____ Supplied text

Association rule mining is an effective technique for uncovering patterns and relationships in large datasets^23,24. By identifying frequent itemset and association rules based on co-occurrence relationships, this method allows for the discovery of hidden patterns and associations that may not be apparent through other techniques. When it comes to school absences, association rule mining can help reveal interesting relationships between different factors contributing to absences and provide valuable insights into the underlying reasons behind them.

Despite the effectiveness of association rule mining in uncovering interesting associations or patterns in data, it has not been utilized in any previous studies. Hence, this study aims to employ association rule mining to identify the genuine reasons for school absences and pinpoint at what point it develops into school refusal. Given the absence of prior research employing a large dataset to examine this phenomenon, the present study aims to ascertain the underlying factors contributing to these behaviours by an analysis of data derived from young minds matter (YMM), a nationwide survey in Australia that focuses on mental health and overall well-being. Overall, this study investigates how association rule mining can be applied to discover the hidden information by analysing huge amount of data from YMM to create potentially meaningful patterns to extract the most relevant features related with school refusal and absenteeism to identify, in particular:

1.

________

Short exercise A: Retype the passage on association rule mining exactly, starting at "Association rule mining is" and ending at "reasons behind them.".

____ Dataset entries

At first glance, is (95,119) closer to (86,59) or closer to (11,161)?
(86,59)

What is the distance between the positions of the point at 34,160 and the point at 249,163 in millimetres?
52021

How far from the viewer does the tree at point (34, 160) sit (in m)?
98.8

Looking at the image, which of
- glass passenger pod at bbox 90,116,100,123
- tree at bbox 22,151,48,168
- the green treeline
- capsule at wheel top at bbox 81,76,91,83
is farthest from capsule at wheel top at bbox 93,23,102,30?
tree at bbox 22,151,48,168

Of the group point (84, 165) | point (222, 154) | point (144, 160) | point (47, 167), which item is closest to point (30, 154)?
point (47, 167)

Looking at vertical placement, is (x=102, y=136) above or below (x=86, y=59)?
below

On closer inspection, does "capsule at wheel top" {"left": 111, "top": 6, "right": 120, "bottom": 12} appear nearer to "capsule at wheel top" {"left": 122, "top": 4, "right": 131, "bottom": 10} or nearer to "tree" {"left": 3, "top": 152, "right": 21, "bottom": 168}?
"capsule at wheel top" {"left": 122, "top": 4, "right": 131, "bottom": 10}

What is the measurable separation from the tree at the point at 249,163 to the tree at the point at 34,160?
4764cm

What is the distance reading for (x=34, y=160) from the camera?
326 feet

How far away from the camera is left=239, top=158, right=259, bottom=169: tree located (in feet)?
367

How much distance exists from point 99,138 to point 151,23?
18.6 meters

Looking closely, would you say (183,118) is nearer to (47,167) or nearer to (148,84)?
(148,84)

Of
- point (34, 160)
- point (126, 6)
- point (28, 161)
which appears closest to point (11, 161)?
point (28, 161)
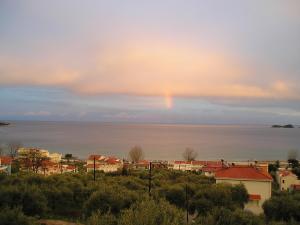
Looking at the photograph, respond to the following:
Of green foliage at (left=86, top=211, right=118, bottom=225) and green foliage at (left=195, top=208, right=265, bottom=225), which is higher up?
green foliage at (left=86, top=211, right=118, bottom=225)

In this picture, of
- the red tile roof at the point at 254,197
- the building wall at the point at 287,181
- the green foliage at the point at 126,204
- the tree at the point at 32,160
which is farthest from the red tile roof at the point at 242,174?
the tree at the point at 32,160

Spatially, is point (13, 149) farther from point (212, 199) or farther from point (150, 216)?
point (150, 216)

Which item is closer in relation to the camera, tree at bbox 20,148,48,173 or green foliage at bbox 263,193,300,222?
green foliage at bbox 263,193,300,222

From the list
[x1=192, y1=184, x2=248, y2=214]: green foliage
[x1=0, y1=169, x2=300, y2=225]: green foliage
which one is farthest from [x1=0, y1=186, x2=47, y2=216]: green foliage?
[x1=192, y1=184, x2=248, y2=214]: green foliage

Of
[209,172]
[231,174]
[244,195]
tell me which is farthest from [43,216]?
[209,172]

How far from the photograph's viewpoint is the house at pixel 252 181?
25.3 m

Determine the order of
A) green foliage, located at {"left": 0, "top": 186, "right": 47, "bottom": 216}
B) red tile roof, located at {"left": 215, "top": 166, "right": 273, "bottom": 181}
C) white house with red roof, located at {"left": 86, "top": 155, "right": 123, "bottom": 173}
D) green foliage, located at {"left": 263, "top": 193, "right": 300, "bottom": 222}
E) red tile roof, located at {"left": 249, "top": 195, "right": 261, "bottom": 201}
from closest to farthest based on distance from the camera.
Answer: green foliage, located at {"left": 0, "top": 186, "right": 47, "bottom": 216} → green foliage, located at {"left": 263, "top": 193, "right": 300, "bottom": 222} → red tile roof, located at {"left": 249, "top": 195, "right": 261, "bottom": 201} → red tile roof, located at {"left": 215, "top": 166, "right": 273, "bottom": 181} → white house with red roof, located at {"left": 86, "top": 155, "right": 123, "bottom": 173}

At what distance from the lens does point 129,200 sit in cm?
1570

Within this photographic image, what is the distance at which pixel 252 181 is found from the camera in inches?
1063

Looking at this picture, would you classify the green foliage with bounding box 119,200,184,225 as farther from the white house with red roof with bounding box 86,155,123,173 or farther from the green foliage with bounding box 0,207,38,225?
the white house with red roof with bounding box 86,155,123,173

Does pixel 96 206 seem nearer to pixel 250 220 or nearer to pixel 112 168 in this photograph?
pixel 250 220

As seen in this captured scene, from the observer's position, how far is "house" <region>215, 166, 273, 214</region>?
25312mm

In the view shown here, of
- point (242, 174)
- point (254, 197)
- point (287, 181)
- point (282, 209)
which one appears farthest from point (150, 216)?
point (287, 181)

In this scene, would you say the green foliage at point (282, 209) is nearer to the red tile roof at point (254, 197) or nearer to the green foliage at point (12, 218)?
the red tile roof at point (254, 197)
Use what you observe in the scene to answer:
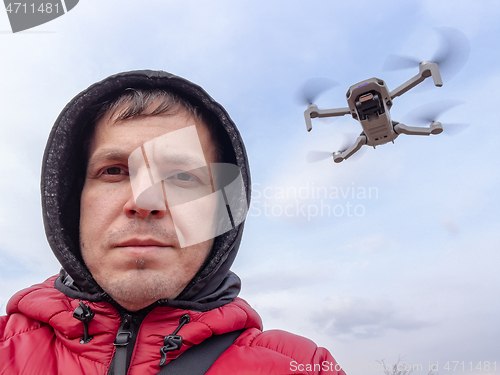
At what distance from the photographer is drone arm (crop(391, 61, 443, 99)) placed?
751 centimetres

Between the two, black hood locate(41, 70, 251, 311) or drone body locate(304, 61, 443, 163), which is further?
drone body locate(304, 61, 443, 163)

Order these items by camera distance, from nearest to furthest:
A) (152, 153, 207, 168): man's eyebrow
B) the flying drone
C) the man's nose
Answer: the man's nose
(152, 153, 207, 168): man's eyebrow
the flying drone

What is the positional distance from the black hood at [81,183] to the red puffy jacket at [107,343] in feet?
0.39

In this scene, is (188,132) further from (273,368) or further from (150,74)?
(273,368)

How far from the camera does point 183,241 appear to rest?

________

Short exercise B: Reproduce the records starting at the line containing "What is the positional" and ending at the end of the records, substituting "lens" for "camera" and leaving all else unchanged. Provide only those lines.

Full response A:
Association rule mining is an effective technique for uncovering patterns and relationships in large datasets^23,24. By identifying frequent itemset and association rules based on co-occurrence relationships, this method allows for the discovery of hidden patterns and associations that may not be apparent through other techniques. When it comes to school absences, association rule mining can help reveal interesting relationships between different factors contributing to absences and provide valuable insights into the underlying reasons behind them.

Full response B:
What is the positional distance from the black hood at [81,183] to the red puffy jacket at [107,343] in feet?
0.39

In this scene, is (188,132) further from (273,368) or further from (150,74)?
(273,368)

How far from the lens does point 183,241 appear to rest?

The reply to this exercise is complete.